Texte de référence:
▬▬▬
Le rapport Stiglitz pourfend les excès de la finance

par Laurent Herblay
vendredi 10 août 2012

En 2009, les Nations Unies ont demandé un « Rapport sur la réforme du système monétaire et financier international après la crise mondiale ». Une commission s’est réunie sous la présidence de Joseph Stiglitz. L’absence de réforme depuis lui a malheureusement permis de garder toute son actualité.
 
Un système financier fou et irresponsable
 
Dans la préface, Joseph Stiglitz souligne que « la crise que nous vivons n’est que la pire d’une série de crises successives qui ont ravagé le monde depuis le début de l’ère de la déréglementation (…). Dans le démi-siècle précédent, en revanche, il n’y en avait eu aucune  ». Il dénonce sans surprise les banques « trop grandes pour faire faillite  » et les « centres bancaires offshore (parasites fiscaux), qui posaient depuis longtemps un problème pour le système financier mondial  ».
▬▬▬
Série d'exercices:
• 1. Dans l'article sur le rapport Stiglitz, substituez « délégation » à « commission » et recopiez le passage qui débute aux mots « En 2009, les » et s'achève après « toute son actualité. ».
• 2. Rédigez la suite de l'article sur le rapport Stiglitz à partir de sa dernière phrase.

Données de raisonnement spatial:
▬▬▬
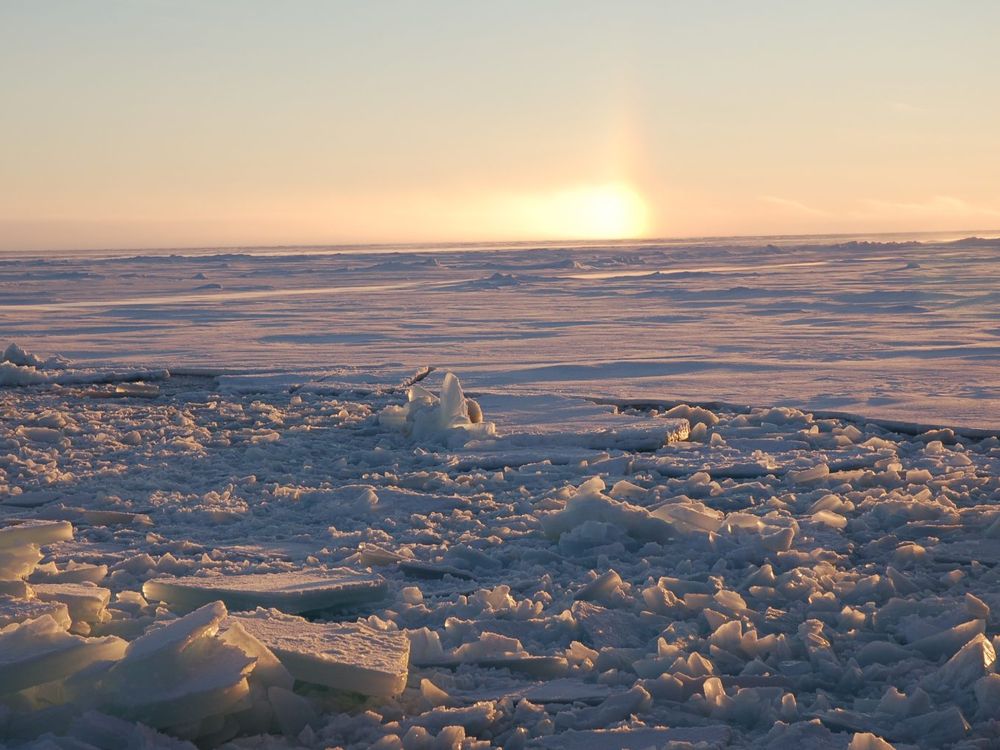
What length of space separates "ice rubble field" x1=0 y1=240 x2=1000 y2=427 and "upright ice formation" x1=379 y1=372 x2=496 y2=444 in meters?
1.57

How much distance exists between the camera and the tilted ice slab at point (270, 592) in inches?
116

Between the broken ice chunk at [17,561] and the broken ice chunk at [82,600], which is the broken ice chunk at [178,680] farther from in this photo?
the broken ice chunk at [17,561]

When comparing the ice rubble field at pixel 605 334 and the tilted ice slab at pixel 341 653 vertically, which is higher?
the ice rubble field at pixel 605 334

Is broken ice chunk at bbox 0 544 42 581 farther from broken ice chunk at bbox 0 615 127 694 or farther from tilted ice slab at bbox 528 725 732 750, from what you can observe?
tilted ice slab at bbox 528 725 732 750

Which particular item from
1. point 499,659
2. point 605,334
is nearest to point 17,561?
point 499,659

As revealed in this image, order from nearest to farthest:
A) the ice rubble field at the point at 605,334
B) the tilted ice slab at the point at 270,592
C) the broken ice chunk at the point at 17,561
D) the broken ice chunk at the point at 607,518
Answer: the tilted ice slab at the point at 270,592, the broken ice chunk at the point at 17,561, the broken ice chunk at the point at 607,518, the ice rubble field at the point at 605,334

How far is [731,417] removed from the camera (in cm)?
638

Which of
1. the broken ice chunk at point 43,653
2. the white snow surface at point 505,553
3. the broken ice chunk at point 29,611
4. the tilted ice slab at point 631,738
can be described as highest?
the broken ice chunk at point 43,653

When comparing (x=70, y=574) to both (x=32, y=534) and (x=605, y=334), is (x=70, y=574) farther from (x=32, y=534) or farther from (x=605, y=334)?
(x=605, y=334)

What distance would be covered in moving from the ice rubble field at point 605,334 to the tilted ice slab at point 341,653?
455 centimetres

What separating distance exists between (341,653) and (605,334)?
966 cm

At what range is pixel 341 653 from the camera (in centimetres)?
245

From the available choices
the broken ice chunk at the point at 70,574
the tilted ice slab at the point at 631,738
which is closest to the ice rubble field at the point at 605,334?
the tilted ice slab at the point at 631,738

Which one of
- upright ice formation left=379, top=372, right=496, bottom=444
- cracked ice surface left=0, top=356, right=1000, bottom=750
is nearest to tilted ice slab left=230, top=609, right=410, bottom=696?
cracked ice surface left=0, top=356, right=1000, bottom=750
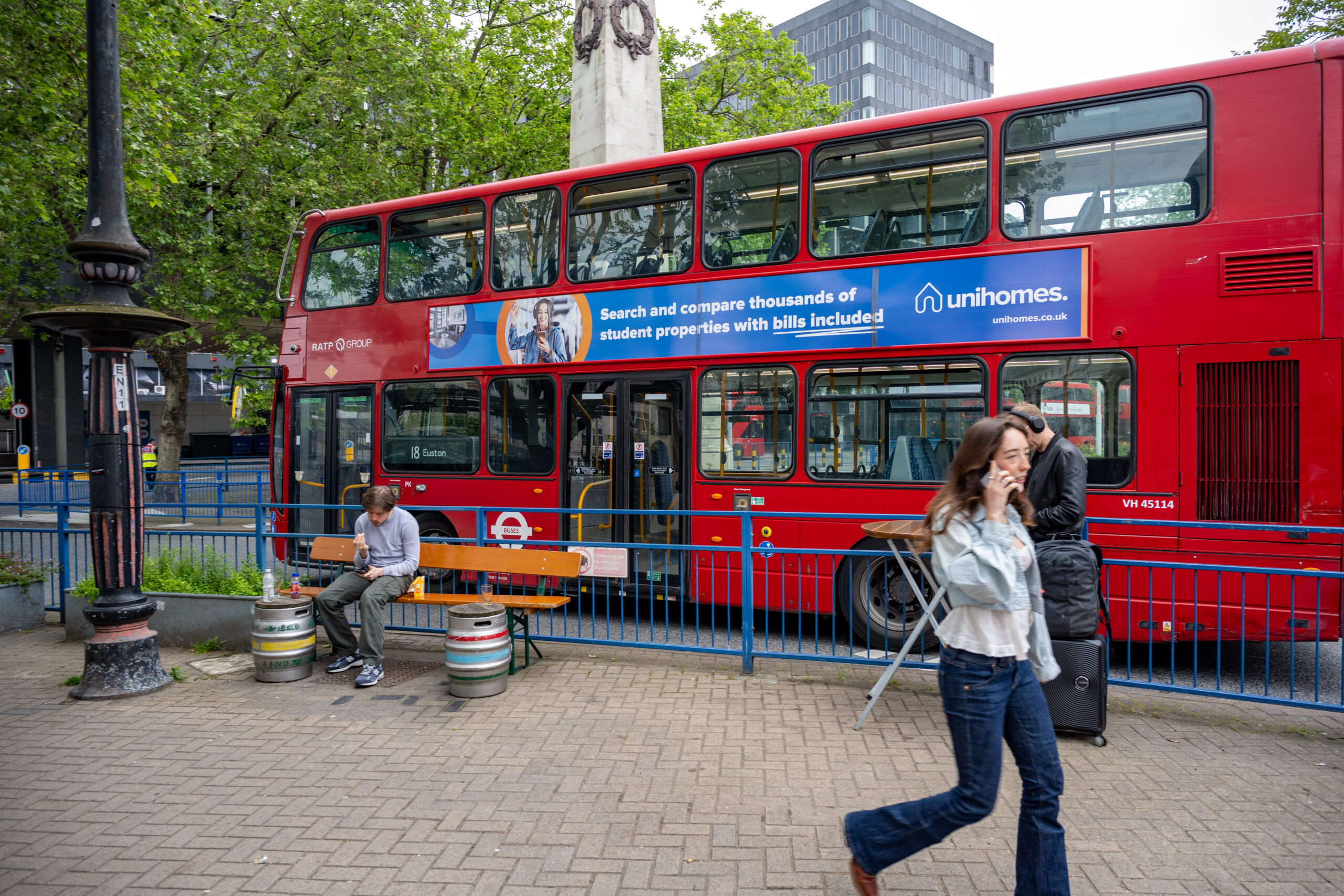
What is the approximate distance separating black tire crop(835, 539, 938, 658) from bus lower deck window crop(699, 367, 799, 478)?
99 centimetres

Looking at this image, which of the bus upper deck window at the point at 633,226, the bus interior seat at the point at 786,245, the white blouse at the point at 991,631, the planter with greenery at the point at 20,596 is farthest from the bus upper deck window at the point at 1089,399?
the planter with greenery at the point at 20,596

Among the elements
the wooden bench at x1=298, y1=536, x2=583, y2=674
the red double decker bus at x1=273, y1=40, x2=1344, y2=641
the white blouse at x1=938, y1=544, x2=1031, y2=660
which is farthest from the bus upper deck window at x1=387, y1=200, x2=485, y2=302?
the white blouse at x1=938, y1=544, x2=1031, y2=660

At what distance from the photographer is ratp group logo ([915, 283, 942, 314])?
628 cm

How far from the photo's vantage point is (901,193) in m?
6.45

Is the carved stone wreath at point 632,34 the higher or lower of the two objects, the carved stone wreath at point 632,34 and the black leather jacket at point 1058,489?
the higher

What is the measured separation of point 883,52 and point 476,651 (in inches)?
2526

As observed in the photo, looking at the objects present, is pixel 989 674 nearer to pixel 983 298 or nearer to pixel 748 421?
pixel 983 298

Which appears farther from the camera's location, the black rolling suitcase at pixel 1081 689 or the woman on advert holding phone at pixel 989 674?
the black rolling suitcase at pixel 1081 689

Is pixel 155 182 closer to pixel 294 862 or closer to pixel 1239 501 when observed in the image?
pixel 294 862

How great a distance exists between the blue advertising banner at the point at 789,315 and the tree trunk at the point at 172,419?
1156 cm

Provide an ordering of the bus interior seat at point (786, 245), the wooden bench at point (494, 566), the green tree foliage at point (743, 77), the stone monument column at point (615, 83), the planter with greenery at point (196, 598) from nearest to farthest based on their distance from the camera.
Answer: the wooden bench at point (494, 566), the planter with greenery at point (196, 598), the bus interior seat at point (786, 245), the stone monument column at point (615, 83), the green tree foliage at point (743, 77)

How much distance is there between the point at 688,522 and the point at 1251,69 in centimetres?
543

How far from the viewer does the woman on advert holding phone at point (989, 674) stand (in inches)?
103

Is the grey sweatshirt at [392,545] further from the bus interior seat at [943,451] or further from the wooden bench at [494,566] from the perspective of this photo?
the bus interior seat at [943,451]
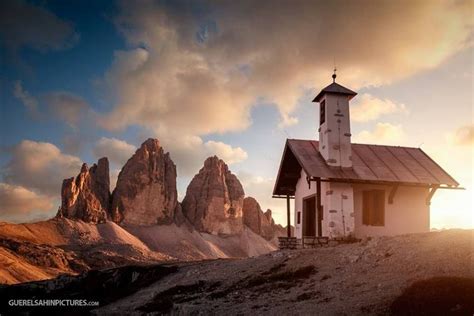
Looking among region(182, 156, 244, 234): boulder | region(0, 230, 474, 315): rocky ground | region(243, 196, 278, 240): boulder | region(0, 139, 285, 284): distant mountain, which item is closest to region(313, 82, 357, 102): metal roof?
region(0, 230, 474, 315): rocky ground

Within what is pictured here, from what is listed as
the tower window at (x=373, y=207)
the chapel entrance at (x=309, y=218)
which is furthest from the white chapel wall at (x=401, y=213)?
the chapel entrance at (x=309, y=218)

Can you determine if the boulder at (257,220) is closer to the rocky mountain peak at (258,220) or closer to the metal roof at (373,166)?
the rocky mountain peak at (258,220)

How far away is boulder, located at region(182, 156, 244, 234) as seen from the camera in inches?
5330

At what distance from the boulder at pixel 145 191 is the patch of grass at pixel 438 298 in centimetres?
11988

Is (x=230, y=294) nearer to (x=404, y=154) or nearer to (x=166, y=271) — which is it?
(x=166, y=271)

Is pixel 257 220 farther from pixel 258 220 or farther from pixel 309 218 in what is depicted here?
pixel 309 218

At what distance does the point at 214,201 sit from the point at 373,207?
11432cm

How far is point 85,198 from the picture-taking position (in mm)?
115625

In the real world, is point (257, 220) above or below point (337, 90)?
below

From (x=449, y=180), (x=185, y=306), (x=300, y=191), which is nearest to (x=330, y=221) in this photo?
(x=300, y=191)

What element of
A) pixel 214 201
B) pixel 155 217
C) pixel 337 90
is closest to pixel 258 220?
pixel 214 201

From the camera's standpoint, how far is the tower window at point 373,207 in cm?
2211

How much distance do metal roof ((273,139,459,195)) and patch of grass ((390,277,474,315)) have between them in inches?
457

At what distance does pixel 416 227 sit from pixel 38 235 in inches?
3810
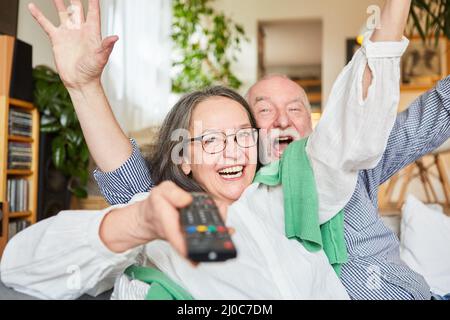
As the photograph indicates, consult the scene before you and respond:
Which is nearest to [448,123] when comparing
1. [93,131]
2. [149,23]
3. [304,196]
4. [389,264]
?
[389,264]

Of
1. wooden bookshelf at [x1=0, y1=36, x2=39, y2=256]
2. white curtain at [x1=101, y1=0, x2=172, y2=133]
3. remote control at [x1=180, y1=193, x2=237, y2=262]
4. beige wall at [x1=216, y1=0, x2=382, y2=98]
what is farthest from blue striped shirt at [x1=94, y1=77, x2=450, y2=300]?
beige wall at [x1=216, y1=0, x2=382, y2=98]

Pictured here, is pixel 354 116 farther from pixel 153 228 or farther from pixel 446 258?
pixel 446 258

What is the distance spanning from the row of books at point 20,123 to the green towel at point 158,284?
1.88 meters

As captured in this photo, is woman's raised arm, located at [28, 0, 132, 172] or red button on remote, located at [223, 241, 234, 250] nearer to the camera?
red button on remote, located at [223, 241, 234, 250]

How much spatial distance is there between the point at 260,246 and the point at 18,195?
6.57 feet

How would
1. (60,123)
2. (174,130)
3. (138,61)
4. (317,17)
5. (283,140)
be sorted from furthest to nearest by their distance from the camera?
(317,17), (138,61), (60,123), (283,140), (174,130)

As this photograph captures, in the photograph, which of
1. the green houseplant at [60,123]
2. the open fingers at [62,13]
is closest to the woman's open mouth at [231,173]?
the open fingers at [62,13]

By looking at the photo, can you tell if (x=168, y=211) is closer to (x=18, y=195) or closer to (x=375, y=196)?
(x=375, y=196)

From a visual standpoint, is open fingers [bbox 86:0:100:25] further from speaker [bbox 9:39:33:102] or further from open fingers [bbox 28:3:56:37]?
speaker [bbox 9:39:33:102]

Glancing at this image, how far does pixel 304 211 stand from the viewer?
0.77 m

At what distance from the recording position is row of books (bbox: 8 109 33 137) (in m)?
2.36

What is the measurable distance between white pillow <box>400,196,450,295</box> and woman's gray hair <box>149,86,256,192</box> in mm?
781

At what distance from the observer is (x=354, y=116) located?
68cm

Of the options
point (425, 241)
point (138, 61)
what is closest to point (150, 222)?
point (425, 241)
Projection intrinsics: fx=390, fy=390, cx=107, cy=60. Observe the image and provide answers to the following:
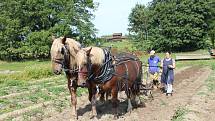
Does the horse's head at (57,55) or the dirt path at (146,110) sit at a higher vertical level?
the horse's head at (57,55)

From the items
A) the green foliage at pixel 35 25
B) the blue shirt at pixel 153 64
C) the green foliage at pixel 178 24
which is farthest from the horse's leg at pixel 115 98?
the green foliage at pixel 178 24

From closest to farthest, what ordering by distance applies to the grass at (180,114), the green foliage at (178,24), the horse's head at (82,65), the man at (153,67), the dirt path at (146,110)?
the horse's head at (82,65), the grass at (180,114), the dirt path at (146,110), the man at (153,67), the green foliage at (178,24)

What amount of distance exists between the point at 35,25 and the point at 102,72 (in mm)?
44570

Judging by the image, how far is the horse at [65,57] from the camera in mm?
9961

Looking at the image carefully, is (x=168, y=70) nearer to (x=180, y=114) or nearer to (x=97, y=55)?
(x=180, y=114)

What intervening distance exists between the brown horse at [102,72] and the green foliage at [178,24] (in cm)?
4712

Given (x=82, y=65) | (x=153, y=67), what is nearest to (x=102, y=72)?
(x=82, y=65)

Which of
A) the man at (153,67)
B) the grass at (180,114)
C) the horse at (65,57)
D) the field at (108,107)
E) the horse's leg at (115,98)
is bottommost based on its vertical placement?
the field at (108,107)

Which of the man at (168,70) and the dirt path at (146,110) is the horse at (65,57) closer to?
the dirt path at (146,110)

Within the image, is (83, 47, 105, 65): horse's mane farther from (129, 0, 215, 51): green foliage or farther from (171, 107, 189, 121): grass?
(129, 0, 215, 51): green foliage

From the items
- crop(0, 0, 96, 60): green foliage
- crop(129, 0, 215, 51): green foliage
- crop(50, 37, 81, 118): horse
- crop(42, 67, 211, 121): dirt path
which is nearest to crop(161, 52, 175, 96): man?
crop(42, 67, 211, 121): dirt path

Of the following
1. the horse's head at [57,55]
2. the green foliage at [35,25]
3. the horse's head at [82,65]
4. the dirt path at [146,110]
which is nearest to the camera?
the horse's head at [82,65]

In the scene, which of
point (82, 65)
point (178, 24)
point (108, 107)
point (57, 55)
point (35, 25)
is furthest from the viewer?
point (178, 24)

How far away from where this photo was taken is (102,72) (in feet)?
33.8
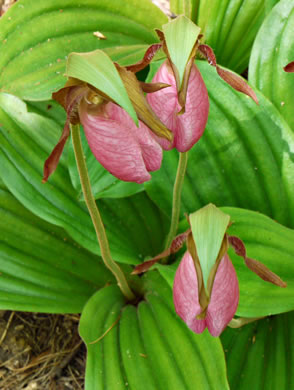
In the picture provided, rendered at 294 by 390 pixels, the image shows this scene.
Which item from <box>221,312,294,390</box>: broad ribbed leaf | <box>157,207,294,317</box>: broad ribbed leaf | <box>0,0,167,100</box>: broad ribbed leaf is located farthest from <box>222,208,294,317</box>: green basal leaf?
<box>0,0,167,100</box>: broad ribbed leaf

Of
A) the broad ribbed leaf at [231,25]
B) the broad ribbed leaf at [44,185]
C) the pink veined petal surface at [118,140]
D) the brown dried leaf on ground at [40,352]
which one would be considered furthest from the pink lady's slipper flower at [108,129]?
the broad ribbed leaf at [231,25]

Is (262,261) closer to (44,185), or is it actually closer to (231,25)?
(44,185)

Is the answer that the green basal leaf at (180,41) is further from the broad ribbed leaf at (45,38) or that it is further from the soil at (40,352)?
the soil at (40,352)

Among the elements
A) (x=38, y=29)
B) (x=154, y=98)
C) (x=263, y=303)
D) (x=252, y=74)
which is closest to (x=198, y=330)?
(x=263, y=303)

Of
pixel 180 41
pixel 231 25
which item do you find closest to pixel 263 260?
pixel 180 41

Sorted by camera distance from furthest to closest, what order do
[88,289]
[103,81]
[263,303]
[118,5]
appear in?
1. [118,5]
2. [88,289]
3. [263,303]
4. [103,81]

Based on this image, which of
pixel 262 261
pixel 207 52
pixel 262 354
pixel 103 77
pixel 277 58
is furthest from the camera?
pixel 277 58

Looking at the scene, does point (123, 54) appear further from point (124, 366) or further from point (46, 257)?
point (124, 366)
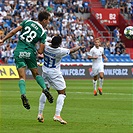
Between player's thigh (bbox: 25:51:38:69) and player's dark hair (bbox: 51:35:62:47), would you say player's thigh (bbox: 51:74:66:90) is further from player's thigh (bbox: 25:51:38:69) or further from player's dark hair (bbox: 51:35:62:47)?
player's dark hair (bbox: 51:35:62:47)

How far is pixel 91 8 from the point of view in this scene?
4978 centimetres

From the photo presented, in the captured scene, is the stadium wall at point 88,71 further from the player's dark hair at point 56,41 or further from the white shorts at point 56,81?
the player's dark hair at point 56,41

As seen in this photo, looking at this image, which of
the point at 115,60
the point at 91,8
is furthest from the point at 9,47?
the point at 91,8

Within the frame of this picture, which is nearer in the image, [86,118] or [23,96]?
[23,96]

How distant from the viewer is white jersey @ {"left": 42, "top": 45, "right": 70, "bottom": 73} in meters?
A: 13.5

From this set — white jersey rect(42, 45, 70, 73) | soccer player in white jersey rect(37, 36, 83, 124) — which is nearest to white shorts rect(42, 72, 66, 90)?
soccer player in white jersey rect(37, 36, 83, 124)

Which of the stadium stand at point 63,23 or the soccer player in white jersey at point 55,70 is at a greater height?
the soccer player in white jersey at point 55,70

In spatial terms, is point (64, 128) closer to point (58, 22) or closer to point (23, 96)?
point (23, 96)

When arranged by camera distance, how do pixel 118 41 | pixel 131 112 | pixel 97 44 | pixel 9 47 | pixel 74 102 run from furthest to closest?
pixel 118 41 → pixel 9 47 → pixel 97 44 → pixel 74 102 → pixel 131 112

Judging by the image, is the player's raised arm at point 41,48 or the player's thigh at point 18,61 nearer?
the player's raised arm at point 41,48

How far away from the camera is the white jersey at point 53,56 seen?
44.3 ft

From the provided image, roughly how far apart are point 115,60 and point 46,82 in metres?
29.0

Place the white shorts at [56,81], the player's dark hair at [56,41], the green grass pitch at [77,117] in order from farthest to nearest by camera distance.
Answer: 1. the white shorts at [56,81]
2. the player's dark hair at [56,41]
3. the green grass pitch at [77,117]

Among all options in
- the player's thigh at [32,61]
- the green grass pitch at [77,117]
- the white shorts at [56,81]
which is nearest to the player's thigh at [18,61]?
the player's thigh at [32,61]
▬▬▬
Résultats des exercices:
• 1.
En 2009, les Nations Unies ont demandé un « Rapport sur la réforme du système monétaire et financier international après la crise mondiale ». Une délégation s’est réunie sous la présidence de Joseph Stiglitz. L’absence de réforme depuis lui a malheureusement permis de garder toute son actualité.

• 2.
Pour les auteurs, « la crise n’est pas un simple accident (…). Elle est due, au contraire, à l’action humaine : elle a été le résultat de fautes du secteur privé et de politiques mal orientées et vouées à l’échec des pouvoirs publics  ». Il souligne le rôle de la mondialisation, qui « a facilité la contagion  ». Les raisons de la crise sont « le laxisme de la politique monétaire, l’insuffisance de la réglementation et la négligence du contrôle (qui) ont interagi pour créer l’instabilité financière  ».
 
Ils dénoncent les « institutions internationales (qui) continuent à recommander des politiques comme la déréglementation du secteur financier et la libéralisation du marché des capitaux (…) (qui) ont contribué à l’apparition et à la diffusion rapide de la crise ». Suit une critique classique de la crise, des inégalités qu’elle a générées et de la bulle de crédit aux Etats-Unis. Ils critiquent l’aléa moral du sauvetage des banquiers, des actionnaires et des créanciers au détriment des contribuables.
 
Pour les rapporteurs, « le quart de siècle qui a suivi la Seconde Guerre mondiale s’est distingué par l’absence de crise financière, et la raison en est à peu près certaine : c’est le résultat des réglementations plus strictes du New Deal et d’autres du même type, qui ont été imposées au lendemain de la Grande Dépression ». Pour eux, « il est possible que l’actuel régime de réglementation doive davantage à l’influence de certains intérêts particuliers qu’aux mérites d’arguments théoriques  ».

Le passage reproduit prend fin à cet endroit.